This model is based on Logistic Regression.
- The data used to determine my outcome is available in the data folder or can be found on the kaggle page.
- The data folder contains:
- gender_submission.csv – A sample formate for output submission
- test.csv – Test dataset
- train.csv – Train dataset
- titanic_survival.ipynb contains the code for data preprocessing and modelling.

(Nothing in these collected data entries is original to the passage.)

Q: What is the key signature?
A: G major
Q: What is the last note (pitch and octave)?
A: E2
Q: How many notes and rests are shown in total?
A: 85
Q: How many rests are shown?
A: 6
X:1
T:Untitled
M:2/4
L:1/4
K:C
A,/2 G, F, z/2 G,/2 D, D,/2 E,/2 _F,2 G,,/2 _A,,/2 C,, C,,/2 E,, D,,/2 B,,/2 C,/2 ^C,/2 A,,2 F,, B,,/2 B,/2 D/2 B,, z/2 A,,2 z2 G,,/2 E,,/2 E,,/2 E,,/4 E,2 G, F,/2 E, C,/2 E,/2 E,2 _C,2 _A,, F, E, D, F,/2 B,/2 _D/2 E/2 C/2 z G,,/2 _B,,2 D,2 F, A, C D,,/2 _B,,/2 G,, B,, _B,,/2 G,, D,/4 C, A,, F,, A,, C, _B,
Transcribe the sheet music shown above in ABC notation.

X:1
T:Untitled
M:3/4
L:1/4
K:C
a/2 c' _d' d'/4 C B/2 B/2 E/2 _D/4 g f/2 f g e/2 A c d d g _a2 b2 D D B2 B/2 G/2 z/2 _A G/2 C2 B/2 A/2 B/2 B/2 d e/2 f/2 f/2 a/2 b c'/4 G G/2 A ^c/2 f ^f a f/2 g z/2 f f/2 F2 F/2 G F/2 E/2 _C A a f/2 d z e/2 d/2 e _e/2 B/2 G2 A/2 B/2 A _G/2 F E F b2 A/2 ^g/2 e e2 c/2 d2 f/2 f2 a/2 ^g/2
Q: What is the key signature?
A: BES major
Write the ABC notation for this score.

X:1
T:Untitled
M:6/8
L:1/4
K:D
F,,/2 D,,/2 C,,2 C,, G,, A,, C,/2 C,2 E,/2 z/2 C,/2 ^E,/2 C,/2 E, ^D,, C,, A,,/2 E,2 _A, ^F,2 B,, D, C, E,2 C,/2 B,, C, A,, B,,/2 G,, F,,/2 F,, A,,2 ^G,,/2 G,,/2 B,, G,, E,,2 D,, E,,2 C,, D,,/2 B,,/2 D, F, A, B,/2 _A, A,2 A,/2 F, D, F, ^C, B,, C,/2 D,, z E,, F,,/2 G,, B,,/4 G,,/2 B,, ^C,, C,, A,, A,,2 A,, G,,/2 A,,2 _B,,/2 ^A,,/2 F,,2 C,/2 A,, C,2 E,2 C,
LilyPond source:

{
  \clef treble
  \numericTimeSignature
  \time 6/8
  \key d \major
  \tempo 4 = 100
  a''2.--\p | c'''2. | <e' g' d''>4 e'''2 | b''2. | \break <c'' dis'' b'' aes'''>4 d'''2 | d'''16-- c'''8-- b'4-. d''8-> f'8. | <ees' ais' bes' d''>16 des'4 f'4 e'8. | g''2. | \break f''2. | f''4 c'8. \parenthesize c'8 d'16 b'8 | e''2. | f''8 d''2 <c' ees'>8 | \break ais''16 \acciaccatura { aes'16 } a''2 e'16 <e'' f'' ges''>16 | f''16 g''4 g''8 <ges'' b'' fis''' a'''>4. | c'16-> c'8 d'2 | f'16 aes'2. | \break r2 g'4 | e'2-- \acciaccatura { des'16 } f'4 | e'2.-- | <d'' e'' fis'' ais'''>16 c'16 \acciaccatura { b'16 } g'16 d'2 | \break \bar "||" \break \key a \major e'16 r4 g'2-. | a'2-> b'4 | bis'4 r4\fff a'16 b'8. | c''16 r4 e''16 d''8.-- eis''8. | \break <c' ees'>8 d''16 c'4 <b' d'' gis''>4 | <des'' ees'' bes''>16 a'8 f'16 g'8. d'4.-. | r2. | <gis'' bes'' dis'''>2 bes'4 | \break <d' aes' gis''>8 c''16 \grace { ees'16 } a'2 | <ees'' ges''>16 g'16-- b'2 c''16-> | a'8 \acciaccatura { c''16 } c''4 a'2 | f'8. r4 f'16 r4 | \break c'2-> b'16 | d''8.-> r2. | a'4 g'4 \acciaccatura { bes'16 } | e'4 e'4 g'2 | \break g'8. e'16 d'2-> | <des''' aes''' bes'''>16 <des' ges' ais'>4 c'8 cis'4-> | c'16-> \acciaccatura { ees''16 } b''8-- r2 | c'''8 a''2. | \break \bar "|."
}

- submission.csv is the outcome of the data modelling.
Data description
Variable | Definition | Key |
---|---|---|
survival | Survival | 0 = No, 1 = Yes |
pclass | Ticket class | 1 = 1st, 2 = 2nd, 3 = 3rd |
sex | Sex | |
Age | Age in years | |
sibsp | # of siblings / spouses aboard the Titanic | |
parch | # of parents / children aboard the Titanic | |
ticket | Ticket number | |
fare | Passenger fare | |
cabin | Cabin number | |
embarked | Port of Embarkation | C = Cherbourg, Q = Queenstown, S = Southampton |
Variable Notes
pclass: A proxy for socio-economic status (SES) 1st = Upper 2nd = Middle 3rd = Lower
age: Age is fractional if less than 1. If the age is estimated, is it in the form of xx.5
sibsp: The dataset defines family relations in this way… Sibling = brother, sister, stepbrother, stepsister Spouse = husband, wife (mistresses and fiancés were ignored)
parch: The dataset defines family relations in this way… Parent = mother, father Child = daughter, son, stepdaughter, stepson Some children travelled only with a nanny, therefore parch=0 for them.